Kenny berlari lebih dulu, disusul Lembayung yang sudah melemparkan apa saja ke arah satpam itu agar bisa mengukur waktu. Orang yang berada di dalam rumah ikut keluar, mengecek keributan apa yang sedang terjadi.

Setelah memastikan Kenny sudah berhasil keluar, Lembayung kembali melemparkan benda dan langsung keluar.

Kenny dan Lembayung berhasil melarikan diri.

Tanpa keduanya sadari, Afno, sang pemilik rumah terkejut mendapati mereka yang berbuat kekacauan di depan rumahnya.

"Lembayung?!", katanya dengan raut berpikir keras.


***

"Anjay, gue deg-degan pas kita kepergok tau, gak!", kata Kenny dengan napas terengah lalu tertawa kemudian.

Lembayung pun sama. "Iya, udah lama gue nggak macu adrenalin kayak tadi."

Keduanya kini memilih duduk di salah satu warteg. Mereka akan mengisi tenaga setelah sibuk mencari bukti.
"Eh, tapi gue penasaran, apa bapaknya Alisa sempat ngeliat kita? Soalnya gue liat ada orang yang sempat keluar tadi," jelas Kenny.

"Semoga aja...nggak."

Kenny kali mengamini. "Ini bukti mau kita apain?"

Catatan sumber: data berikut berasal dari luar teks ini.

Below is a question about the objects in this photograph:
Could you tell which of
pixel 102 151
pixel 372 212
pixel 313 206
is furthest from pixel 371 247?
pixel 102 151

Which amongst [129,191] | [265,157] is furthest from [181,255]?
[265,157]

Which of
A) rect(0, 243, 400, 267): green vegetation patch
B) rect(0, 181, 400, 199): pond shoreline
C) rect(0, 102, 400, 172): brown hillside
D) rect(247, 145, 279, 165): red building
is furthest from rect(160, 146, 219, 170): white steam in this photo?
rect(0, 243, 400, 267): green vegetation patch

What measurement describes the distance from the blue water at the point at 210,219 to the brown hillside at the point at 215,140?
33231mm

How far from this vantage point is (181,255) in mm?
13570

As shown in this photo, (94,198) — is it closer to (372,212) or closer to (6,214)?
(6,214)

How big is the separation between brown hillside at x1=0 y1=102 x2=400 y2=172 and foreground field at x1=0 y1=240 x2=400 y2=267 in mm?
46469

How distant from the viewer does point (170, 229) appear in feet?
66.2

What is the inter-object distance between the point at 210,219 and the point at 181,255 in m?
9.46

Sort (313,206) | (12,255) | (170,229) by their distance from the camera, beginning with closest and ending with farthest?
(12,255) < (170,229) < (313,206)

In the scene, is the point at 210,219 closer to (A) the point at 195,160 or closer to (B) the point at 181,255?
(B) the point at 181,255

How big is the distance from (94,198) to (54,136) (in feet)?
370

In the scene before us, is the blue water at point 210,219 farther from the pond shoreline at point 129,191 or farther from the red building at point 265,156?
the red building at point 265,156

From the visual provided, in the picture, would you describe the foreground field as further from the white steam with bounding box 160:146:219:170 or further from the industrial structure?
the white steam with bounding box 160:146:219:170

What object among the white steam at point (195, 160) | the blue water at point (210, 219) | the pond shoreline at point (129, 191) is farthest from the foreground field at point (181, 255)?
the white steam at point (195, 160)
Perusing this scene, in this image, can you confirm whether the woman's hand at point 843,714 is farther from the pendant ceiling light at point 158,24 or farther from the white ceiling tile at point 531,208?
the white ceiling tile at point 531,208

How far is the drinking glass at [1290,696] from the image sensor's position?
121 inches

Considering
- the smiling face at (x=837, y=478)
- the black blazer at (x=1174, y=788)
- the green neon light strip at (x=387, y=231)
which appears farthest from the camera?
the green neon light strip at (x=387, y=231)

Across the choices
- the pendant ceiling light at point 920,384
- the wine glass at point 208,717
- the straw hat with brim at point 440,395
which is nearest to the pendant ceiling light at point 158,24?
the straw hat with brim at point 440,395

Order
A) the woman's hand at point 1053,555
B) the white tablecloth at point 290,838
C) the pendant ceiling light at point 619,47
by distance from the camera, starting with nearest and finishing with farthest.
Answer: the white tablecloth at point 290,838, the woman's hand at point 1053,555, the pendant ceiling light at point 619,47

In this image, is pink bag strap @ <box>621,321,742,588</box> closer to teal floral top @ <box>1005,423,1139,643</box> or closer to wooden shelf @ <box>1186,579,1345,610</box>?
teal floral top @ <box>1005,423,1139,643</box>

"Nanti lo bakalan liat sendiri. Semua jawabannya ada di kamera Mehregan. Sempat ada rekaman disana, dan kita bakalan cocokin apa mobil hitam di rekaman itu sama dengan mobil yang ada di hp itu."

Kenny mengangguk paham. "Gue penasaran, apa motif sampai ada yang ngintai rumah ibu bos? Persaingan bisnis, kah?"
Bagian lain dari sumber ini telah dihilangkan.